--- start ---
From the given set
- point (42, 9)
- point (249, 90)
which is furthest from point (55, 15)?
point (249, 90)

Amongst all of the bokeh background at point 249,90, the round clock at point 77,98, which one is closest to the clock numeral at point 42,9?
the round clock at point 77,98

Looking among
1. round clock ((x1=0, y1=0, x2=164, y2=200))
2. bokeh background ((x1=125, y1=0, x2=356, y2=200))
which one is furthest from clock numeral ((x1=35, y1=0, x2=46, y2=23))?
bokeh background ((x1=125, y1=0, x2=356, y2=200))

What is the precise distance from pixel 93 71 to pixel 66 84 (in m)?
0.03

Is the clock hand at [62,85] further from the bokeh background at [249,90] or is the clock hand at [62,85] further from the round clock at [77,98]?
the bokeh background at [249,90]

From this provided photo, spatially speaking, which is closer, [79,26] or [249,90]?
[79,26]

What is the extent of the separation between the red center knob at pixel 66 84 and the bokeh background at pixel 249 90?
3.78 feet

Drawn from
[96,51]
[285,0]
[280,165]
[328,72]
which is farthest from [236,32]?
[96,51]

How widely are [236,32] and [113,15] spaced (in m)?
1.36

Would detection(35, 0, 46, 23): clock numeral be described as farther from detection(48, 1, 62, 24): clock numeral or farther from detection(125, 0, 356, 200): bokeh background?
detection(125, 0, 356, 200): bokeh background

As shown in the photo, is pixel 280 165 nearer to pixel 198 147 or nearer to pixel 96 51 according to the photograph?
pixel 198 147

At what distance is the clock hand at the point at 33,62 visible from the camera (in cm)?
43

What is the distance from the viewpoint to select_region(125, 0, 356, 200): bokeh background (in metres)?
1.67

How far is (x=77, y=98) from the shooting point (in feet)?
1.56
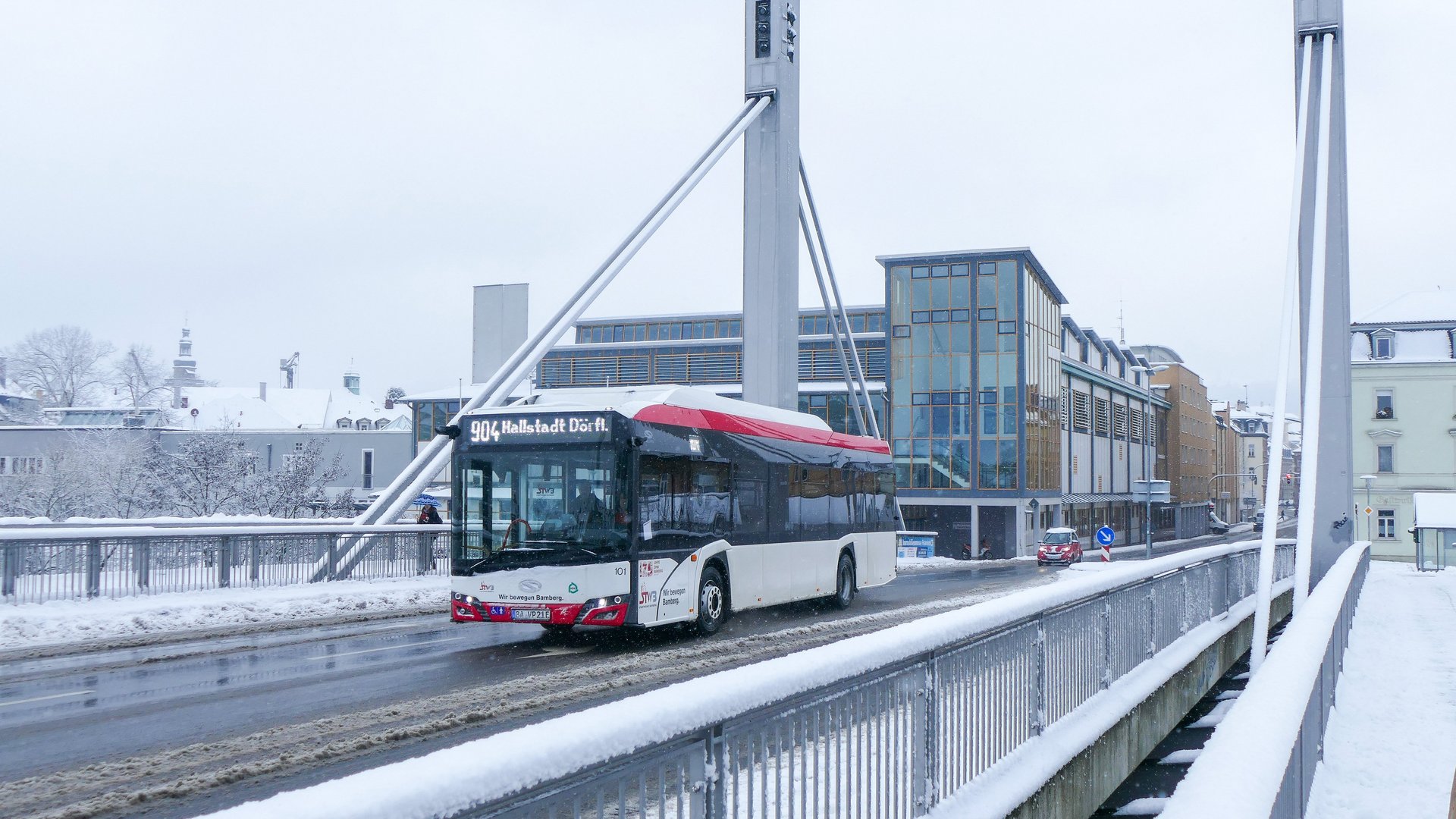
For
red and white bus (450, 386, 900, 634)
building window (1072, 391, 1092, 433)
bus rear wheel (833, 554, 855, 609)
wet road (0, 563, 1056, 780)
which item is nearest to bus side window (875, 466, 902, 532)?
bus rear wheel (833, 554, 855, 609)

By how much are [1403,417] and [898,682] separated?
63.8 m

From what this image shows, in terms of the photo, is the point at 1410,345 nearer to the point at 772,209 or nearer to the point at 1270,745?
the point at 772,209

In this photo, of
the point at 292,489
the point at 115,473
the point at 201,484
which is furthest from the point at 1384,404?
the point at 115,473

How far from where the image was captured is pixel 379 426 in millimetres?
96375

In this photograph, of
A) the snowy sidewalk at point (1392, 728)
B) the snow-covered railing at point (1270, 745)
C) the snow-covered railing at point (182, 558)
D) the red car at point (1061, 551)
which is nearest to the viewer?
the snow-covered railing at point (1270, 745)

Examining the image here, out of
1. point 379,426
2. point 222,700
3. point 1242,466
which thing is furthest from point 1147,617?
point 1242,466

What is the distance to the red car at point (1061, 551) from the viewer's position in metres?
48.1

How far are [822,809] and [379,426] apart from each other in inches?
3795

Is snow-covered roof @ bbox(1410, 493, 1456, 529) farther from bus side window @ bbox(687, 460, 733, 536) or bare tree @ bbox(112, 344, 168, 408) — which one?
Answer: bare tree @ bbox(112, 344, 168, 408)

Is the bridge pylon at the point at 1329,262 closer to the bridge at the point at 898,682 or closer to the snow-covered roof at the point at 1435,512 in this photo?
the bridge at the point at 898,682

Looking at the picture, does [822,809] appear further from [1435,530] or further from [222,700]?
[1435,530]

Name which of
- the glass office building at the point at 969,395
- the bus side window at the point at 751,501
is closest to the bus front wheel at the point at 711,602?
the bus side window at the point at 751,501

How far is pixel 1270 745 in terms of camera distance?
3.56 m

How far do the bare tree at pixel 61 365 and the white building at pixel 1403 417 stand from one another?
65.8 m
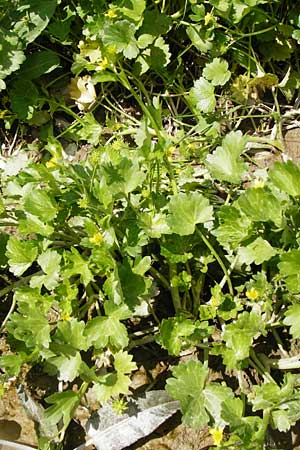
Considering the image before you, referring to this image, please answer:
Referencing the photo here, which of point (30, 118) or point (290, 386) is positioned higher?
point (30, 118)

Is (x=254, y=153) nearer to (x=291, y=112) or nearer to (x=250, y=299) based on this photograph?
(x=291, y=112)

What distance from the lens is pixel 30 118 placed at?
--- end ---
## Challenge
Starting at the line containing "Looking at the" and ending at the end of the listing, write those lines out again with "bare tree" swapped for "leafless tree" and nothing else altered. Leave the pictures out of your answer.

## Expected answer
Looking at the picture, does [822,809] appear further from [1435,530] or further from [222,700]?
[1435,530]

Name which of
- the glass office building at the point at 969,395
- the bus side window at the point at 751,501
is closest to the bus front wheel at the point at 711,602?
the bus side window at the point at 751,501

How far is pixel 1270 745 in terms of camera distance?
3.56 m

How far do the leafless tree at pixel 61 365 and the white building at pixel 1403 417 stand from one another?
65.8 m
Considering the image before you, referring to this image, please answer:
Referencing the photo here, which of point (30, 118) or point (290, 386) is positioned higher?
point (30, 118)

Is (x=254, y=153) nearer to (x=291, y=112) or nearer to (x=250, y=299) based on this photograph?
(x=291, y=112)

What distance from the lens is pixel 30 118 placed at?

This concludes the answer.